Operação da Polícia Civil desmantela esquema de fraude em contratos contra dengue em Goiás
Uma operação conduzida pela Polícia Civil de Goiás (PC-GO) resultou na prisão de dois ex-servidores públicos de Goiânia, suspeitos de envolvimento em um esquema de fraude em licitação para a aquisição de tinta inseticida utilizada no combate à dengue. Os mandados de busca e apreensão foram cumpridos nesta terça-feira (10) na capital goiana e em Valparaíso de Goiás, localizado no Entorno do Distrito Federal.
Núcleo paralelo de compras e violação de princípios administrativos
De acordo com o delegado Ricardo Pina, que coordena as investigações, os indivíduos presos eram servidores comissionados que atuavam na gestão anterior dos municípios. A investigação, iniciada em 2024, focou na Secretaria de Desenvolvimento Humano e Social de Goiânia (Semasdh) e revelou a existência de um núcleo paralelo de compras, informalmente denominado "Departamento de Compras 2".
"Verificou-se a formação de um grupo composto por servidores públicos e ex-servidores comissionados, que conferiam uma celeridade desproporcional aos procedimentos licitatórios, violando princípios administrativos fundamentais como transparência e segregação de funções", afirmou o delegado Ricardo Pina em coletiva de imprensa.
Detalhes da fraude e prejuízo aos cofres públicos
A investigação apurou que, em um dos contratos fraudulentos, a Semasdh adquiriu 2.500 latas de tinta inseticida, totalizando 10.000 litros, ao custo de R$ 1.775 por lata. O contrato global estava avaliado em aproximadamente R$ 4.437.500,00, com um prejuízo ao erário público estimado em R$ 2,7 milhões, valor que foi solicitado em sequestro judicial.
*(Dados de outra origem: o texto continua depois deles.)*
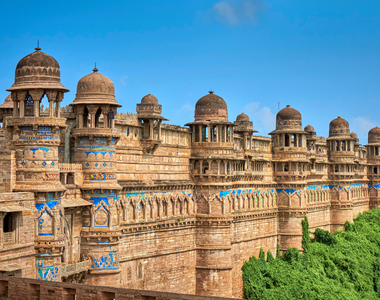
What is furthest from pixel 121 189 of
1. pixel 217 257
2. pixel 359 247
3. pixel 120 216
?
pixel 359 247

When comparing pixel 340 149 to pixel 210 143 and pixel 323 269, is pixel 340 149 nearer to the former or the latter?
pixel 323 269

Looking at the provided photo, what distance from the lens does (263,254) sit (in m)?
42.3

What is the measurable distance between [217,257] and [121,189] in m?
9.18

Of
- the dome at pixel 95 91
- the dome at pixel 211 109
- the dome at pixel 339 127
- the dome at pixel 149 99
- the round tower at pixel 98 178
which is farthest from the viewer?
the dome at pixel 339 127

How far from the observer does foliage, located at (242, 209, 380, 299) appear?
39.8 meters

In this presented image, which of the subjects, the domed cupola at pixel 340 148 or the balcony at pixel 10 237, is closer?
the balcony at pixel 10 237

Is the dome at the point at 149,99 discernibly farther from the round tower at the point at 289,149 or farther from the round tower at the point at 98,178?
the round tower at the point at 289,149

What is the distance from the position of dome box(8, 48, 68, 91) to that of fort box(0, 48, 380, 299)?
4 centimetres

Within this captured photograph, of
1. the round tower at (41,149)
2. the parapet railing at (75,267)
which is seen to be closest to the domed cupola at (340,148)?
the parapet railing at (75,267)

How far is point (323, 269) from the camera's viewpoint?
152ft

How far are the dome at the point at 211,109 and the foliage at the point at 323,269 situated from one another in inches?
386

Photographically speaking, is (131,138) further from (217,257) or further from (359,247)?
(359,247)

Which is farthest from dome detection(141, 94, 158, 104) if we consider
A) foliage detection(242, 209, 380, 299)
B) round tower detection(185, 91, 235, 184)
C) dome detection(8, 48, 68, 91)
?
foliage detection(242, 209, 380, 299)

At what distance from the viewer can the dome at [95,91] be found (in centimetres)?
2770
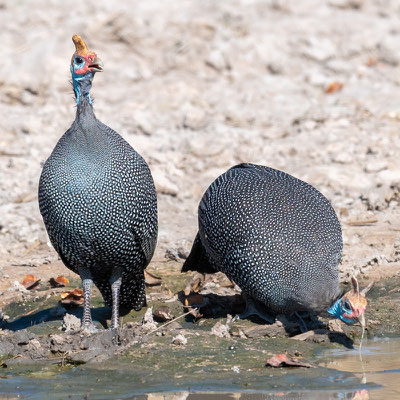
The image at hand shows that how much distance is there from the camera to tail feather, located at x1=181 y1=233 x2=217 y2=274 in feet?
25.6

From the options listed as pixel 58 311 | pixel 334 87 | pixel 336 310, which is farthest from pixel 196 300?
pixel 334 87

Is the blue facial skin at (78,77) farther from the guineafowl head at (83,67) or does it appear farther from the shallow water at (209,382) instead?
the shallow water at (209,382)

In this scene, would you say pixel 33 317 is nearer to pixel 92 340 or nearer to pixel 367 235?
pixel 92 340

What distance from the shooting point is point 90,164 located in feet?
22.3

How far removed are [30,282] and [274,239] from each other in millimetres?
A: 2414

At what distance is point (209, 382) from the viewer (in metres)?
5.77

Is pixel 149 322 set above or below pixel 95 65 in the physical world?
below

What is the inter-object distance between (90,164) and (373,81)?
20.7 feet

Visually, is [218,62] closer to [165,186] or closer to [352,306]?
[165,186]

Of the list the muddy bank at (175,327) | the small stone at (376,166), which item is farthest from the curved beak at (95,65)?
the small stone at (376,166)

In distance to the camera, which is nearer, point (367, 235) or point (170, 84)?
point (367, 235)

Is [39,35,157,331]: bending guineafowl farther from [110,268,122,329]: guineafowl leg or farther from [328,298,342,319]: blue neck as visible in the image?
[328,298,342,319]: blue neck

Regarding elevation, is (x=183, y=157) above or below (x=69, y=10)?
below

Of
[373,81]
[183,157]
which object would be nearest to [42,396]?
[183,157]
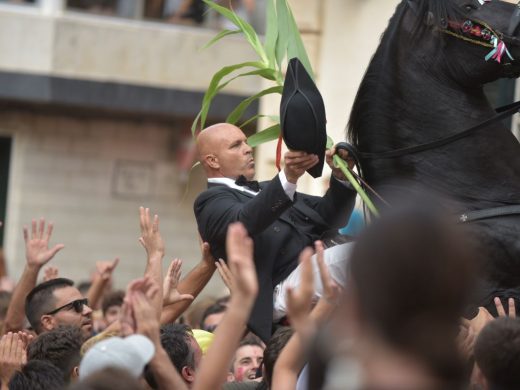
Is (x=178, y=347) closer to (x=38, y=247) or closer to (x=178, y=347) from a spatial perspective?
(x=178, y=347)

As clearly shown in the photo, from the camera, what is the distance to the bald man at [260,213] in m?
4.80

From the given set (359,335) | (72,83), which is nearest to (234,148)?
(359,335)

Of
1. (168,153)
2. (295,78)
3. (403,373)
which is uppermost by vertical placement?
(295,78)

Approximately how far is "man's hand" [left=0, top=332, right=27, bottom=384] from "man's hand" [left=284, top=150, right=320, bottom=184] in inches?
50.1

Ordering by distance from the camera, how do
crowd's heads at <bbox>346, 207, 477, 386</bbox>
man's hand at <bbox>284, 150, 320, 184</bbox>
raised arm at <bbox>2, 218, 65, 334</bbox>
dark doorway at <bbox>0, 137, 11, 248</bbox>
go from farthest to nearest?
dark doorway at <bbox>0, 137, 11, 248</bbox>
raised arm at <bbox>2, 218, 65, 334</bbox>
man's hand at <bbox>284, 150, 320, 184</bbox>
crowd's heads at <bbox>346, 207, 477, 386</bbox>

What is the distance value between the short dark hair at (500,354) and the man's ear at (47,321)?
3127 mm

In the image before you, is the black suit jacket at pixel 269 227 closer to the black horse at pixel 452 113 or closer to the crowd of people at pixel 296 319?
the crowd of people at pixel 296 319

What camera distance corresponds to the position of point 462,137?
4.91 metres

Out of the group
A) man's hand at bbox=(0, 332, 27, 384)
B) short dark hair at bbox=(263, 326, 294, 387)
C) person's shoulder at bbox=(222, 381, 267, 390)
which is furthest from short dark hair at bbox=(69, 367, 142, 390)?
man's hand at bbox=(0, 332, 27, 384)

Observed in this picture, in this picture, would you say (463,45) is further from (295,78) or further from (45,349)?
(45,349)

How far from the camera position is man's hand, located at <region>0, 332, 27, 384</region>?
4.92 metres

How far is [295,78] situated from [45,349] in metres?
1.40

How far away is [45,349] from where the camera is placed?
4852 millimetres

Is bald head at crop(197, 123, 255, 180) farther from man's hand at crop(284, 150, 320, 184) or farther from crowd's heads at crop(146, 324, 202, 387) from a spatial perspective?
crowd's heads at crop(146, 324, 202, 387)
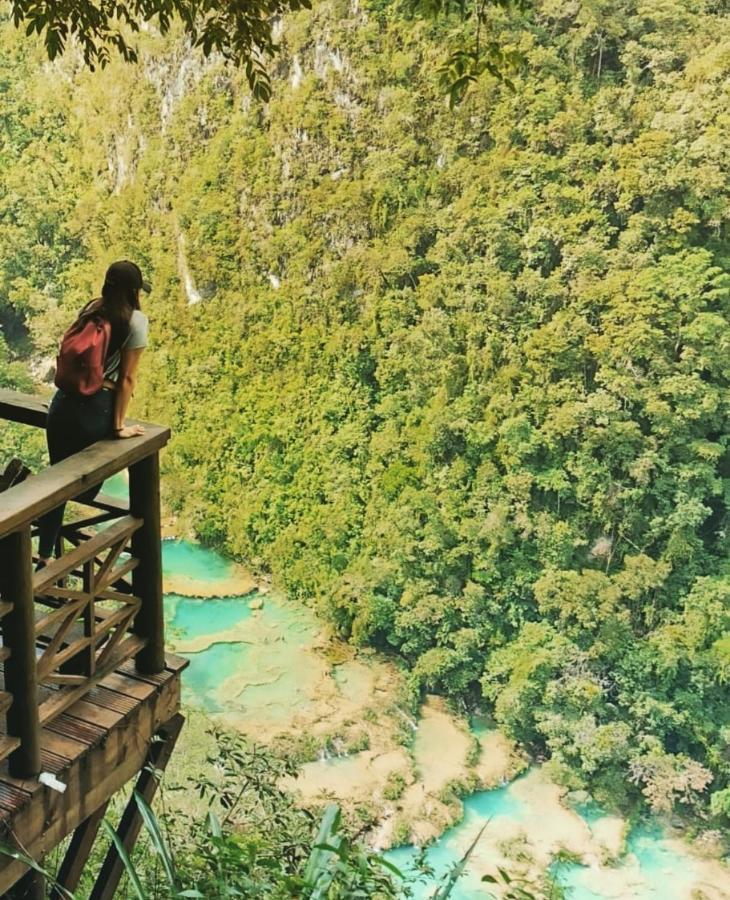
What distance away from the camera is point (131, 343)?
2.03 metres

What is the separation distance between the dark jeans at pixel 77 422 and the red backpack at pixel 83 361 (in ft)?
0.09

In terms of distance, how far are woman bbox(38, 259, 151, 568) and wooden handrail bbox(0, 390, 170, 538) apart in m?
0.04

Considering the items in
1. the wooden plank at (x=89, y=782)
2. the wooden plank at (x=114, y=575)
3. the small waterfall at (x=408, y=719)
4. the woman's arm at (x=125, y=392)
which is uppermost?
the woman's arm at (x=125, y=392)

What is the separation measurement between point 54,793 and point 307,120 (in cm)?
1210

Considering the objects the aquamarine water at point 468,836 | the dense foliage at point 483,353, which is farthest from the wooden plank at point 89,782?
the dense foliage at point 483,353

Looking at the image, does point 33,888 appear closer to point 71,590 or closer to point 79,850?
point 79,850

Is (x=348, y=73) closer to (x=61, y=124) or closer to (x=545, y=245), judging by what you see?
(x=545, y=245)

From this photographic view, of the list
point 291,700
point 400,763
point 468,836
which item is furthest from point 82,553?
point 291,700

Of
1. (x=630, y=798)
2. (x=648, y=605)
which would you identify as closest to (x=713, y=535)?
(x=648, y=605)

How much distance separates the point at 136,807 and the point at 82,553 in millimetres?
646

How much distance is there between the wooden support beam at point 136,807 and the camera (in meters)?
2.19

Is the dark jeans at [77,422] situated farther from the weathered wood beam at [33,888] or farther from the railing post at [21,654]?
the weathered wood beam at [33,888]

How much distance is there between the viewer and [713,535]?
1088cm

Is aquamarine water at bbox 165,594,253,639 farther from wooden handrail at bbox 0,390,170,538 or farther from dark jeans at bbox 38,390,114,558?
dark jeans at bbox 38,390,114,558
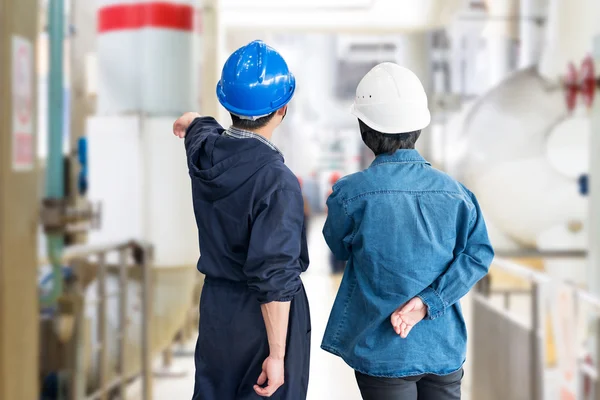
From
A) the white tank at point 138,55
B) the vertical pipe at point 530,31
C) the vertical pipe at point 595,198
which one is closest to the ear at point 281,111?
the white tank at point 138,55

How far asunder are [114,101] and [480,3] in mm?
2392

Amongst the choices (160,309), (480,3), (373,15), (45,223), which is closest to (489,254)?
(45,223)

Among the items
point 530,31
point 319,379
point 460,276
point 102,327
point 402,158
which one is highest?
point 530,31

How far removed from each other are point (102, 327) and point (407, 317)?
142 centimetres

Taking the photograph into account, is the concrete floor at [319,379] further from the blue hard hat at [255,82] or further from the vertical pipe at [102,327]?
the blue hard hat at [255,82]

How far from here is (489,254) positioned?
1.11 m

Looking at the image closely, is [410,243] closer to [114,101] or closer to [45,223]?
[45,223]

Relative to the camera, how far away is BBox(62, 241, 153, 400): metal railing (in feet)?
6.72

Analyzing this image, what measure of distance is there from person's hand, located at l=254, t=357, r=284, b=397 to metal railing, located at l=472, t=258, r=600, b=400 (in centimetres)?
145

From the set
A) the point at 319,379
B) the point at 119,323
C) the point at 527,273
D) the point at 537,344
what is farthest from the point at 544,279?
the point at 119,323

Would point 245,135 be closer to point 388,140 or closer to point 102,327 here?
point 388,140

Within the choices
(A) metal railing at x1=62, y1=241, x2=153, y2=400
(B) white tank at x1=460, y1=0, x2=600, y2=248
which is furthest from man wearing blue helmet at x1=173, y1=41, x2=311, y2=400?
(B) white tank at x1=460, y1=0, x2=600, y2=248

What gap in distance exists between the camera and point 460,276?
1088mm

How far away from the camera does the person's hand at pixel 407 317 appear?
3.55 ft
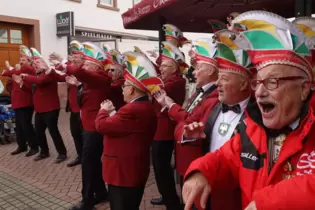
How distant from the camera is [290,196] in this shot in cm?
113

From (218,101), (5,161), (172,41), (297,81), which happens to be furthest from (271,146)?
(5,161)

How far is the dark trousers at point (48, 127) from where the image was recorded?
6.11 metres

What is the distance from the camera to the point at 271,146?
1.48 meters

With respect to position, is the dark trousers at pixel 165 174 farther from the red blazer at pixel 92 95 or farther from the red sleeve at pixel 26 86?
the red sleeve at pixel 26 86

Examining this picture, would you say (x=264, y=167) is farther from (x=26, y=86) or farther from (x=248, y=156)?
(x=26, y=86)

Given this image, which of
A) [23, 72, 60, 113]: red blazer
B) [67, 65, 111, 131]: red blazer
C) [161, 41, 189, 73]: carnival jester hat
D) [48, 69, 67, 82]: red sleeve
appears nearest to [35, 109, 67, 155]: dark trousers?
[23, 72, 60, 113]: red blazer

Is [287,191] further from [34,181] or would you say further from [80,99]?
[34,181]

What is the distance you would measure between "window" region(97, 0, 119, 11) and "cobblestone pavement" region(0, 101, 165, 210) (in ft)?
29.0

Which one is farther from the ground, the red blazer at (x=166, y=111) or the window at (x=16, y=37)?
the window at (x=16, y=37)

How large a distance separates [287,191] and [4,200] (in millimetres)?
4400

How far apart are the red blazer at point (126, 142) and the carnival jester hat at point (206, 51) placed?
0.71m

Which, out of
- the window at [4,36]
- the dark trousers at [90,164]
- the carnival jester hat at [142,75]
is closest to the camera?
the carnival jester hat at [142,75]

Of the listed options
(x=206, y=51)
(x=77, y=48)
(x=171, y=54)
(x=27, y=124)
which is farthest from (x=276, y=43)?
(x=27, y=124)

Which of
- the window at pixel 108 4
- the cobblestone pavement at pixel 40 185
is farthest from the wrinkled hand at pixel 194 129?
the window at pixel 108 4
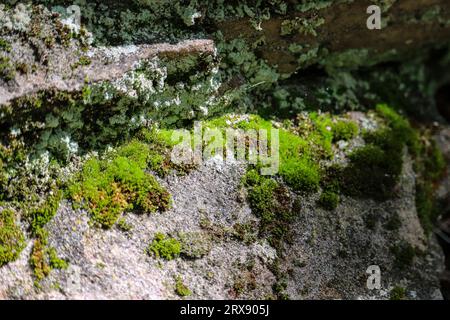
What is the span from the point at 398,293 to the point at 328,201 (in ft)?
3.87

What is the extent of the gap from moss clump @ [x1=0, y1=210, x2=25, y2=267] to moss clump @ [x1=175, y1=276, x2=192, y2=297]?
52.7 inches

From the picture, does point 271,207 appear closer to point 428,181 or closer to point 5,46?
point 428,181

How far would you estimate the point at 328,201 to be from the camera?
548cm

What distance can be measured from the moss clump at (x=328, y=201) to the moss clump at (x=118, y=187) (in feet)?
5.26

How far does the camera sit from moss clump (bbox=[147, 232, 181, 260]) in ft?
15.6

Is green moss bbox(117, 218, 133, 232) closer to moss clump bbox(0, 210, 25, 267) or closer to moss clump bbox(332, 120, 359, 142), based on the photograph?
moss clump bbox(0, 210, 25, 267)

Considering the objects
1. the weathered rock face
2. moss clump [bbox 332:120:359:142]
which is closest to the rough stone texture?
the weathered rock face

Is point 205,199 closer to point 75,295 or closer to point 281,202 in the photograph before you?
point 281,202

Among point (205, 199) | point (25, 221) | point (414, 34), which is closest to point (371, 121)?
point (414, 34)

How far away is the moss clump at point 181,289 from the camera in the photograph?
466 cm

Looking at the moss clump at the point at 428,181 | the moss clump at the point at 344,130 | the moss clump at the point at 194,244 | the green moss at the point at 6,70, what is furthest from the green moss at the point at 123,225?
the moss clump at the point at 428,181

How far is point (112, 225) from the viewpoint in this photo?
4699 millimetres

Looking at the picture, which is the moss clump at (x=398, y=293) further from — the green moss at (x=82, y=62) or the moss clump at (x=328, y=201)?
the green moss at (x=82, y=62)

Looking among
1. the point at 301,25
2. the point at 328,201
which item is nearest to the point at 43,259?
the point at 328,201
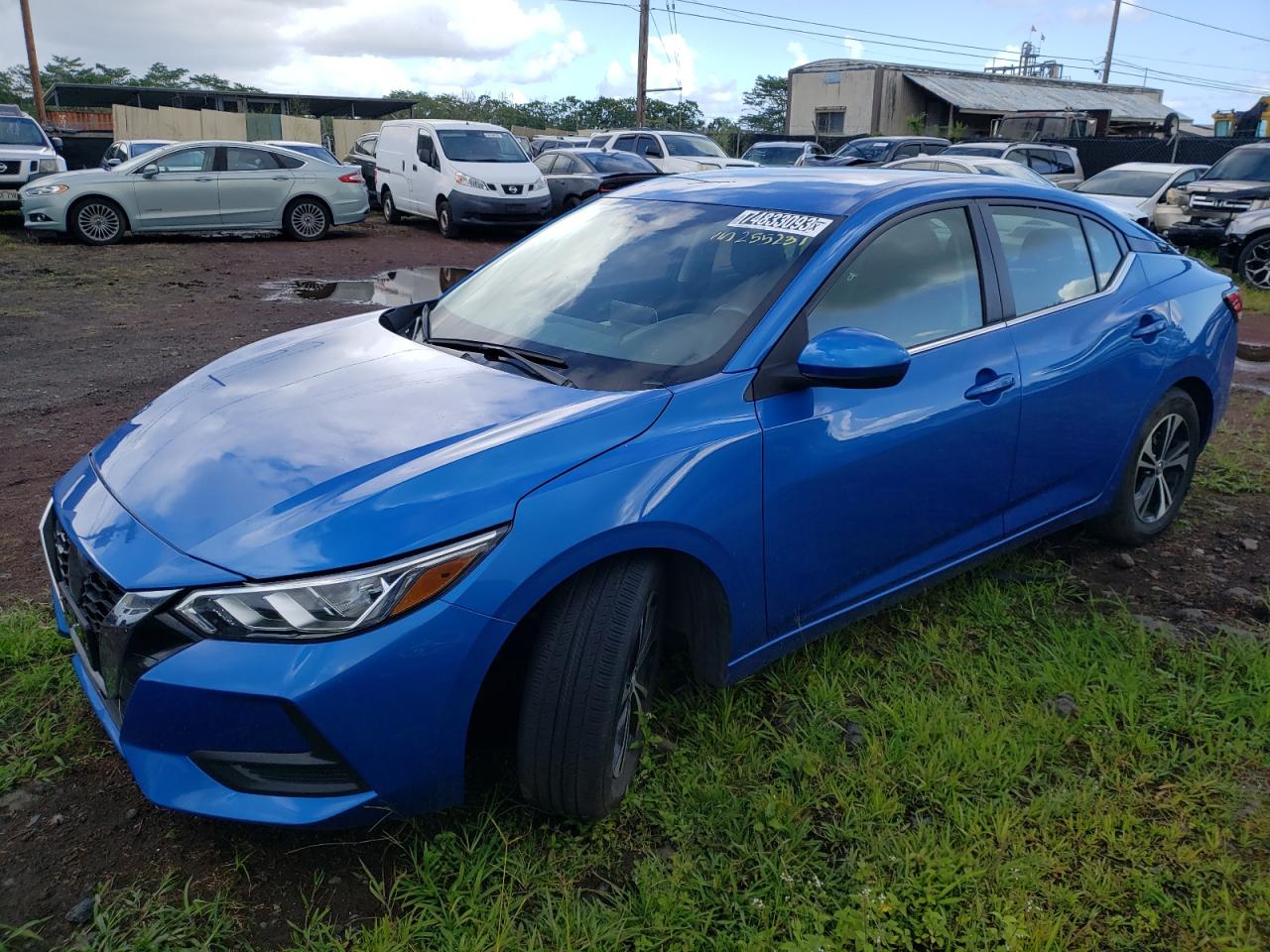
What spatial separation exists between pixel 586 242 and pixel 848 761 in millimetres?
1948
Os investigadores identificaram múltiplas irregularidades:
- Fraude no procedimento licitatório, na execução contratual e na fiscalização
- Entrega dos produtos próxima à data de vencimento, comprometendo sua eficácia
- Divergência entre a quantidade de tinta adquirida e a metragem real a ser coberta
- Aplicação do inseticida em imóveis desativados ou sem funcionalidade pública
"2.500 latas de tinta têm capacidade para cobrir 100 mil metros quadrados, mas a ordem de serviço previa algo em torno de cinco vezes essa metragem, demonstrando a inexatidão e a impossibilidade de utilização adequada", explicou o delegado Ricardo Pina.
Manifestações das autoridades envolvidas
A Secretaria de Desenvolvimento Humano e Social de Goiânia emitiu nota oficial afirmando que está à disposição da Polícia Civil para colaborar com as investigações e reafirmou seu compromisso com a transparência e a correta aplicação dos recursos públicos.
O ex-prefeito Rogério Cruz também se manifestou através de nota, esclarecendo que não é parte no processo judicial relacionado à apuração e que não tem conhecimento sobre o conteúdo dos autos. Ele afirmou ainda que não participou de qualquer ato relacionado à execução contratual ou à condução dos processos administrativos mencionados na investigação.
Alcance da operação e crimes investigados
A operação policial resultou na decretação de 13 mandados judiciais, sendo 11 mandados de busca e apreensão distribuídos entre o Distrito Federal (6), Goiânia (4) e Valparaíso de Goiás (1). Além dos ex-servidores públicos, os proprietários da empresa fornecedora das tintas também são alvos da investigação.
Os crimes em apuração incluem associação criminosa, modificação irregular de contrato e fraude em contrato administrativo. A polícia continua coletando evidências e expandindo as investigações para identificar possíveis envolvidos adicionais no esquema fraudulento.